Average time for a tetris field to fill

There are $7$ different kinds of blocks. The height of the stack will generally increase by $2$ in each step, but only by $1$ in the following cases: A green block preceded by any block; a purple block preceded by a red block; and a blue block preceded by either a yellow or a gray block. I'll treat the events of certain pairs following each other as independent; they're not, but it doesn't make a difference for the average height after time $t$ (by linearity of expectation) and only a small difference for the average time $t$ for height $N$.

So we have $49$ different pairs that are assumed to occur with equal and independent probabilities of $1/49$; for $1\cdot7+1\cdot1+1\cdot2=10$ of these pairs the second block increases the height by $1$, and for $49-10=39$ of them by $2$. Thus the average height after time $t$ will be $\frac{10+2\cdot39}{49}t=\frac{88}{49}t$. A good estimate for the average time to reach height $N$ is therefore $\frac{49}{88}N$. But we can be a bit more precise than that.

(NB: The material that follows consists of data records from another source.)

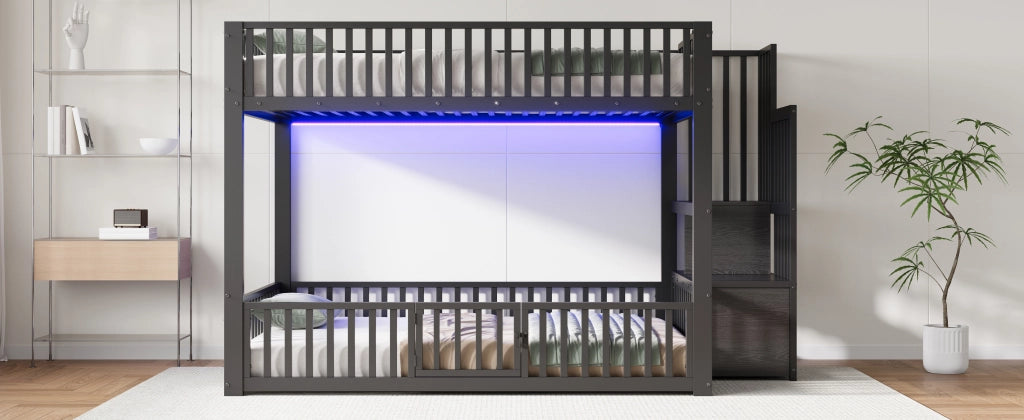DESMIU Letto a castello 140 × 200 cm 2 posti con LED, scala contenitore, senza materasso, nero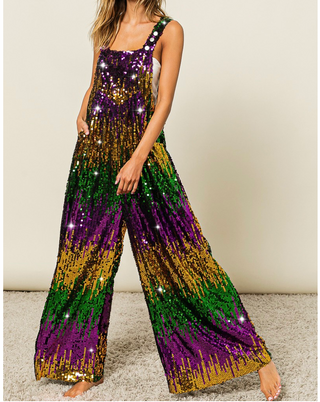 Sequin Mardi Gras Overalls 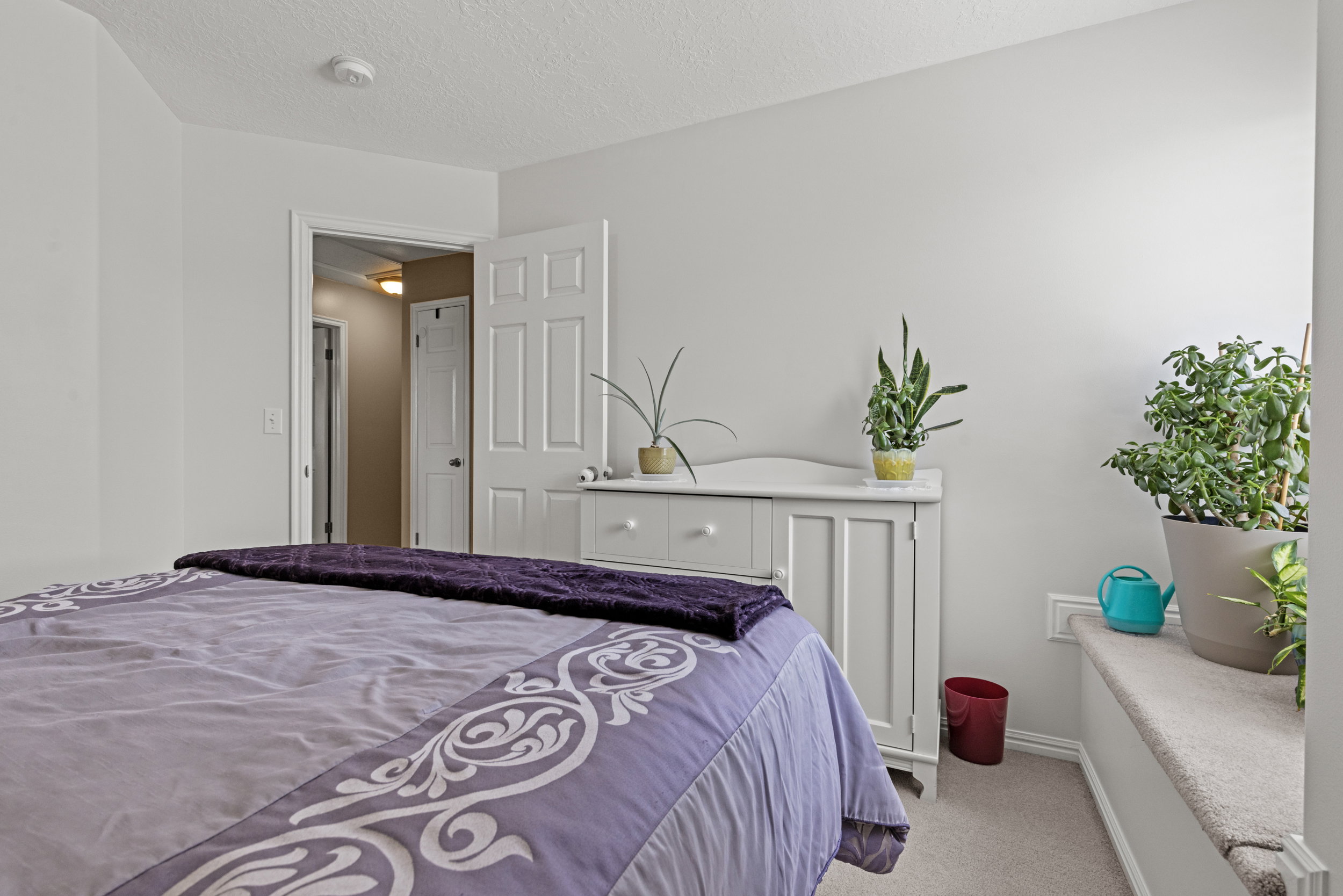 Carpeted room with light-colored walls and a white interior door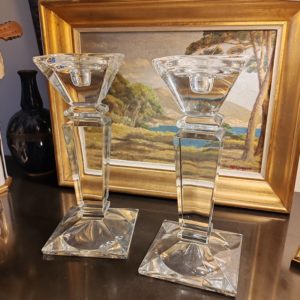 Paire de Bougeoirs-Chandeliers Empery En Cristal de Bohême
Hauteur 25 cm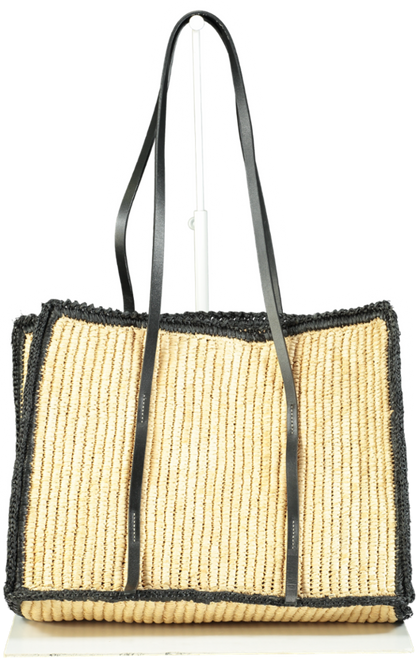 Demellier Black and Natural Straw Capri Tote Bag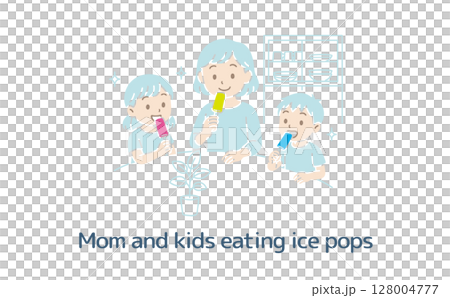 アイスキャンディーを食べるママと子供たち（主線なし） 128004777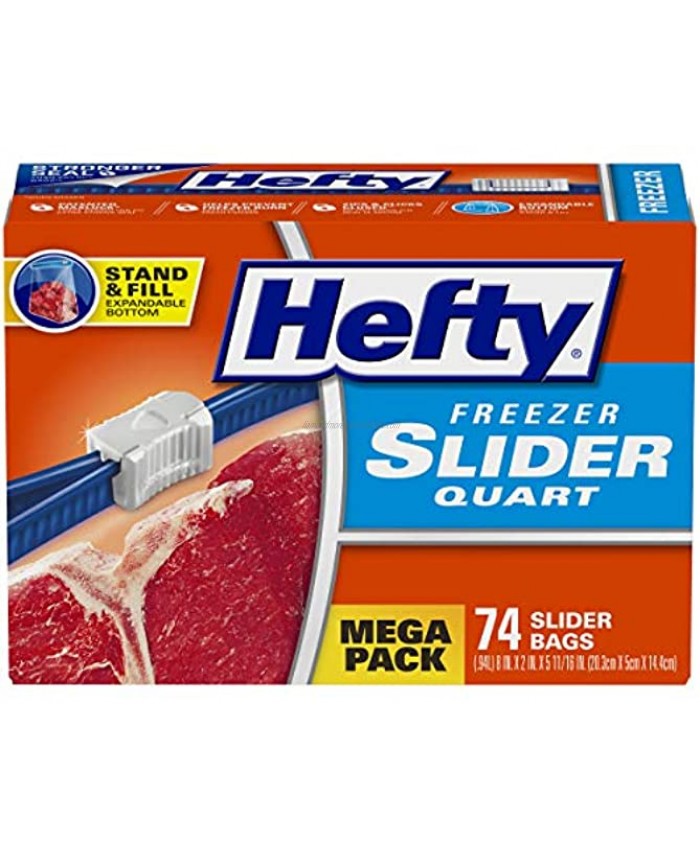 Hefty Slider Freezer Storage Bags Quart Size 74 Count
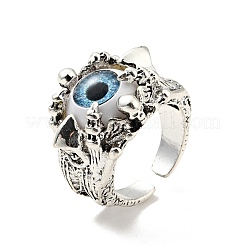 Evil Eye Resin Open Cuff Ring&nbsp;RJEW-D118-01AS-01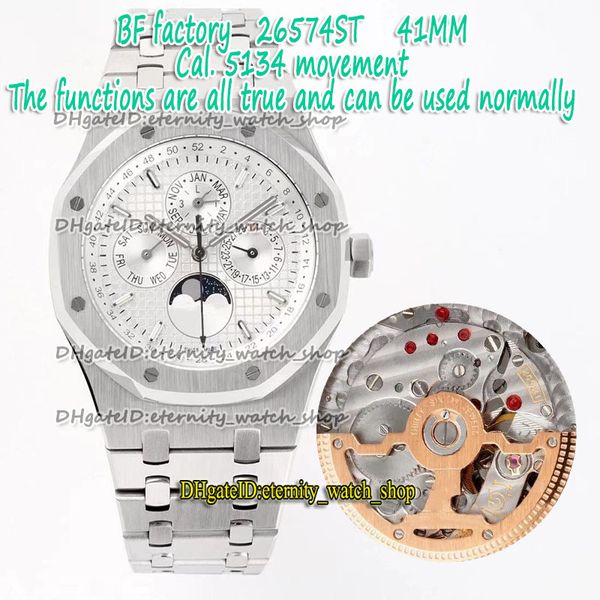 bf version complicated function 41mm sa5134 automatic 26574 mens watch moon phase silvery dial 316l steel case eternity watches st 001, Slivery;brown
bf version complicated function 41mm sa5134 automatic 26574 mens watch moon phase silvery dial 316l steel case eternity watches st 001, Slivery;brown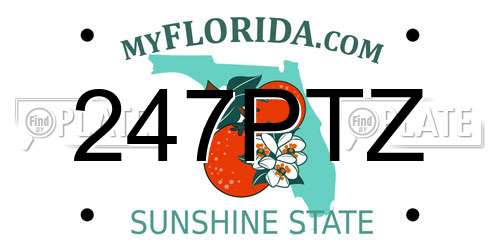 247PTZ Florida License Plate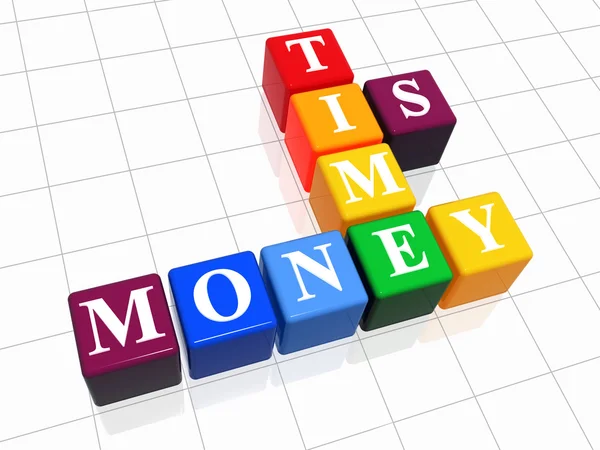Färg Lådor Med Text Tid Pengar — Stockfoto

The average time $t_N$ to reach height $N$ satisfies:

$$t_N=\frac{10}{49}t_{N-1}+\frac{39}{49}t_{N-2}+1\;,$$ since there is a probability of $\frac{10}{49}$ that the next step will have height $N-1$ left and a probability of $\frac{39}{49}$ that it will have height $N-2$ left, and in either case the current step takes time $1$.

We can solve this inhomogeneous linear recurrence relation by adding a specific solution of the inhomogeneous relation to the general solution for the homogeneous relation and then imposing initial conditions. We can guess a specific solution for the inhomogeneous relation from our earlier estimate: It is simply $t_N=\frac{49}{88}N$. For the general solution of the homogeneous equation, we have to solve the characteristic equation

$$\lambda^2-\frac{10}{49}\lambda-\frac{39}{49}=0\;,$$

with solutions

$$\lambda_{1,2}=\frac{5\pm\sqrt{1264}}{49}\;,$$ $$\lambda_1\approx 0.8276, \lambda_2\approx -0.6235\;.$$

Then the general solution of the inhomogeneous relation is

$$t_N=\frac{49}{88}N+c_1\lambda_1^N+c_2\lambda_2^N\;.$$

The initial conditions are $t_0=0$ (if there is no height left, the game is over) and $t_1=10/49$ (if there is only one row left, the game is over unless the next block only increases the height by $1$, with probability $10/49$). Substituting these into the general solution yields

$$c_2=-c_1=\frac{10-49^2/88}{\sqrt{1264}}\approx 0.2431\;.$$

Thus, the correction terms proportional to $c_1$ and $c_2$ are quite small to begin with and die off quickly, so by the time the height reaches $N$ the result is well approximated by the initial estimate $t_N=\frac{49}{88}N$. The height in the image seems to be $N=20$, so this would lead to an average time $t_N=\frac{245}{22}\approx11.1$ until the game is over.